I quickly asked the Lord to forgive my ungrateful heart. I was so sorry I had grumbled. I thought about how the children of Israel murmured and complained about the manna the Lord generously supplied for them as they wandered in the desert, and I saw myself doing the same thing at Costco in Forest City, Florida, in February 2009. There was no difference.

The Lord forgave me. He said if we ask, He will do it. My heart was lightened and I started enjoying my day. I still didn't shop quickly, but I did shop contently. I felt patient and happy as I pushed my heavy cart around the warehouse and then later on as I wielded my basket around the aisles of Publix, twice in one afternoon. I never again want to be as selfish, as ungrateful, as complaining as I was yesterday. The Lord is too, too good to me.

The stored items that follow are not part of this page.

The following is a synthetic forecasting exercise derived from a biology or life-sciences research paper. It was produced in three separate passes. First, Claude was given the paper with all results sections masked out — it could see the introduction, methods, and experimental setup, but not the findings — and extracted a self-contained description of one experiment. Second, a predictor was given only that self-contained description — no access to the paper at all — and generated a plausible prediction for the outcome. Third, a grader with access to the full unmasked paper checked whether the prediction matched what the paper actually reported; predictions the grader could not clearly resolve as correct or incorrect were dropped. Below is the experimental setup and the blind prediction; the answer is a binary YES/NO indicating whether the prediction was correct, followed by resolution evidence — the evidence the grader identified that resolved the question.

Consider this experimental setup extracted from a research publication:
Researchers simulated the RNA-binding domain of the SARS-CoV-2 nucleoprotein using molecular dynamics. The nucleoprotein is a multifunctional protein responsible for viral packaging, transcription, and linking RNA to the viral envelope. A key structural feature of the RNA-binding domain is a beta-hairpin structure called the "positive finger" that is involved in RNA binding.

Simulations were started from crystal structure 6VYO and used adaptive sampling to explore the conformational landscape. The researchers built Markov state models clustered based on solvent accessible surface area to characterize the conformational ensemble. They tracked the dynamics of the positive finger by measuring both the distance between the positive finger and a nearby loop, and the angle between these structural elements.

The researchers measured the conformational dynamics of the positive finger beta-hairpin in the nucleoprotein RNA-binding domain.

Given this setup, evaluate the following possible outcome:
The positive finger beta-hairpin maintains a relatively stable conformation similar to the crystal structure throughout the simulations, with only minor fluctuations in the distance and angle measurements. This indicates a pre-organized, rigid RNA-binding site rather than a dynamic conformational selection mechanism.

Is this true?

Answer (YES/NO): NO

Father, thank you for the conviction of your Holy Spirit on my heart yesterday. Help me to always have a grateful heart for you and your gifts. You give us our daily bread. In your wisdom, you fix our plates, and you put on them what we need, when we need it. I always want to honor you with my attitude. I love you so very much.

Suz

Thursday, February 5, 2009

laying down hearts with burdens

I've felt agitated since we've been home. Not exactly peace-less. More like antsy. Bothered. Worried? I'm not sure. But it isn't very comfortable. It's like I need to concentrate. To formulate. Contemplate. I'm frowning a lot. I have a lot of things on my mind. Broken hearted little girls. Sick and lonely children in faraway places. Financial woes of friends. Waning lives of elderly friends and family members. Aches and pains of those I love. Poor decisions by young people I care about.

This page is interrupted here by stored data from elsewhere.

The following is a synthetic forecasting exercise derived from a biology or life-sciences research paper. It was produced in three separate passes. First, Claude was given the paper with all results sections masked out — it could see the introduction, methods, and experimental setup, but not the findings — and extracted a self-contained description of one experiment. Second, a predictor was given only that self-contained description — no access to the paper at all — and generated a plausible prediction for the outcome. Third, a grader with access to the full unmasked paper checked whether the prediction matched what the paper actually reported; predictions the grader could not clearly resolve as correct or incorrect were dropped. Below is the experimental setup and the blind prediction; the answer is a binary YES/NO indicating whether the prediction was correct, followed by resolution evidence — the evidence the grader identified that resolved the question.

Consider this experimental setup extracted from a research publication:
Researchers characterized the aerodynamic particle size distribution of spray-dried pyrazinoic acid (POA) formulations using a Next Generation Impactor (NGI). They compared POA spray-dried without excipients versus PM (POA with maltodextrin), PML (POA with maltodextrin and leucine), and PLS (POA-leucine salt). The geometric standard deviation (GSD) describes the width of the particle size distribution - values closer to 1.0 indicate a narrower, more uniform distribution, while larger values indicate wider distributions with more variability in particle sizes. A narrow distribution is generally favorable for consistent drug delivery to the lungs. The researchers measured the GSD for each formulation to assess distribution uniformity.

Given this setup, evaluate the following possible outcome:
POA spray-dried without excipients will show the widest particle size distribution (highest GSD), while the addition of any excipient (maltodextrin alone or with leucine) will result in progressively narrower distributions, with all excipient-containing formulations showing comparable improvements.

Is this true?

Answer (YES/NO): NO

A body could become weighed down with all this on her mind. This one has. I have a distant friend who says she's heavy hearted. So, all her friends and family are encouraging her in the Lord for guidance, rest, peace and strength. I encouraged her in the rest of the Lord.

Matt 11:29 Take my yoke upon you, and learn of me; for I am meek and lowly in heart: and ye shall find rest unto your souls. 30.For my yoke is easy, and my burden is light.

It's true. Resting in the Lord when life is smooth is a breeze. We lay our hearts down at his feet and gaze lazily at the blue skies and rainbows knowing He is taking perfect care of us. And so we rest.

It can seem like a whole 'nother thing when our minds rush from one hurt to another and our hearts are pitched back and forth worrying and fretting about how a heartrending situation is going to play out in the end. Will it go this way? Or, that way? Many times we just don't know. Sometimes it's good. Sometimes, not so much.

How do we find heart rest when turmoil is all around us? We find it the same way we do when life is smooth. We lay our hearts down, with all its woes and cares and heartaches, at his feet and know that He is taking perfect care of us. There is no difference in how the Lord cares for us in smooth times or rough times. It's all the same to Him. It is we who must lay our cares before Him. He does all things well, all the time.

Isaiah 26:3 You, Lord, give true peace to those who depend on you, because they trust you.

In the sunshiney, blue-skyed days and in the heavy, dark days, we must keep our hearts and minds stayed upon Him, because it is in Him, we find true peace.

Lord Jesus, I need your peace tonight. My heart hurts for many friends and much family. I can't solve their problems, heal their wounds, or fix them in any way--but you can--so I lay each one of my worries at your feet. I give them to you, Lord. I want rest. Your rest. I love you so much. Thank you for relieving my mind and my heart of their burdens. They are yours now. I trust you, Lord. I trust you.